Nella sua rinnovata veste editoriale, il magazine festeggia i 25 anni della Fondazione Cologni dei Mestieri d’Arte, per continuare con intraprendenza e spirito di iniziativa la via segnata dal suo fondatore. Con visione e determinatezza, Franco Cologni si è nel tempo prodigato nel sostenere e promuovere la tradizione dei maestri del fare, coloro nelle cui mani è custodita la sapienza dell’artigianato d’eccellenza.

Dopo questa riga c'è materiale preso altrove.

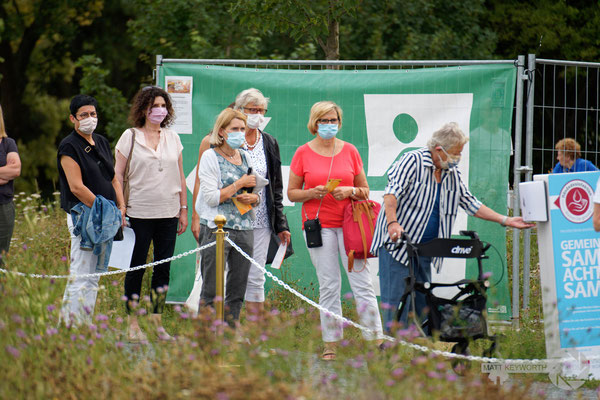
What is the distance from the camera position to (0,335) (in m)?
4.54

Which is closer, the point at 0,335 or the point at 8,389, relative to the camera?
the point at 8,389

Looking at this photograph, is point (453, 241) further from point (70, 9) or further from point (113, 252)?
point (70, 9)

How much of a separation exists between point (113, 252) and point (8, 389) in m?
2.82

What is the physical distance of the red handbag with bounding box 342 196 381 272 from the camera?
6305mm

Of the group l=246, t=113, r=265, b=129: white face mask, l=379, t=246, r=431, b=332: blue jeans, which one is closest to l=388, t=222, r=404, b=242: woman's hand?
l=379, t=246, r=431, b=332: blue jeans

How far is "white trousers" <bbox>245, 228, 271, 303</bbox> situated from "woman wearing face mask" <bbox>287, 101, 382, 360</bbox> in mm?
374

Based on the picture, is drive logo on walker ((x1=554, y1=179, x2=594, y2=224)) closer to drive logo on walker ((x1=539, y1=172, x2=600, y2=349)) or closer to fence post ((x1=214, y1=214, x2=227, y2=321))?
drive logo on walker ((x1=539, y1=172, x2=600, y2=349))

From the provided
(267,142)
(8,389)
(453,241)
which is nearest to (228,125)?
(267,142)

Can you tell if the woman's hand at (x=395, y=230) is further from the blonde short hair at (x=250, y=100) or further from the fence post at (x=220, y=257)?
the blonde short hair at (x=250, y=100)

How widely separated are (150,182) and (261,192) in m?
0.97

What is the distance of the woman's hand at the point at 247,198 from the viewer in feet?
20.3

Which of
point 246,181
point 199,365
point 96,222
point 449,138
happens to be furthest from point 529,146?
point 199,365

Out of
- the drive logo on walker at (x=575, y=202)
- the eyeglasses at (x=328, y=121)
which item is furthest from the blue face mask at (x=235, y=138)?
the drive logo on walker at (x=575, y=202)

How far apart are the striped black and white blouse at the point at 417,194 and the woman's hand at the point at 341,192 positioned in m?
0.60
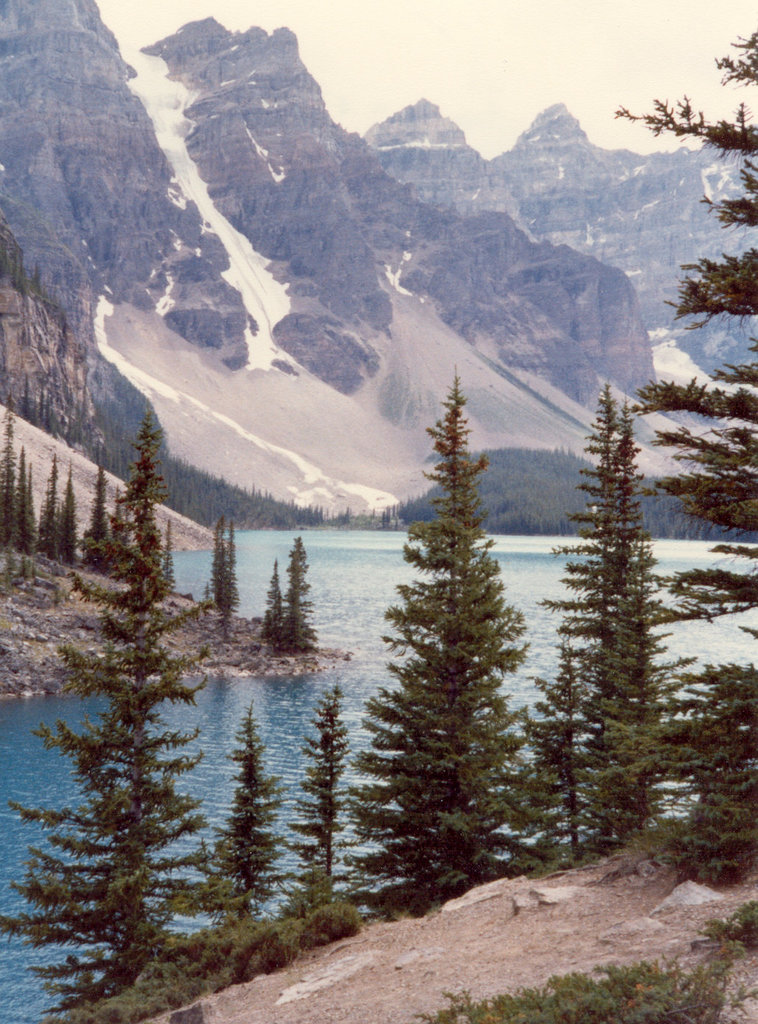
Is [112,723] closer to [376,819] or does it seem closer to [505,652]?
[376,819]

Ma, come scoprirò col tempo, il motto Serio Ludere, il giocare che ci fa pensare seriamente, gli si attaglia alla perfezione. Franco Cologni è, fra l’altro, un signore che i francesi hanno insignito delle loro più alte onorificenze, e che tra i suoi trascorsi – che vanno dall’attività accademica, teatrale, editoriale e pubblicistica – ha ideato e creato la Fondation de la Haute Horlogerie a Ginevra (di cui è presidente del comitato culturale).
Insomma, parliamo di un Cavaliere del Lavoro che, sopra ogni cosa, è l’orgoglioso presidente della Fondazione che porta il suo nome: la Fondazione Cologni dei Mestieri d’Arte che quest’anno spegne 25 candeline, e che, per festeggiare, ha voluto regalare agli abbonati di Elle Decor il giornale che avete fra le mani, la cui finalità è, neanche a dirlo, quella di valorizzare i mestieri d’arte, la creatività, il design.

Nel 1995, in Italia, nessuno parlava di “Mestieri d’Arte” (non esisteva nemmeno l’espressione), mentre in Francia, dal 1976, una società pubblica “di incoraggiamento ai mestieri d’arte” (sema, poi diventata inma), voluta fortemente dall’allora presidente Valéry Giscard d’Estaing, li proteggeva e ne sfruttava il valore inestimabile, non solo in termini economici, ma anche di immagine nazionale. Qui, in Italia, per avere qualcosa di simile si è dovuto aspettare l’intuizione visionaria di un privato che ci ha messo del suo, in tutti i sensi, e che però oggi può vantare di aver raggiunto risultati che un quarto di secolo fa, sembravano fantascienza mecenatistica. L’artigianato è un mondo molto poco frequentato dalla nostra politica. Perché? «Perché per conoscerlo bisogna andare in giro per l’Italia e sa, i politici vanno di fretta, non sono usi a curiosare. L’artigianato è un mondo di nicchia che apparentemente non ha peso elettorale, ma ha grande valore. Ma vaglielo a spiegare».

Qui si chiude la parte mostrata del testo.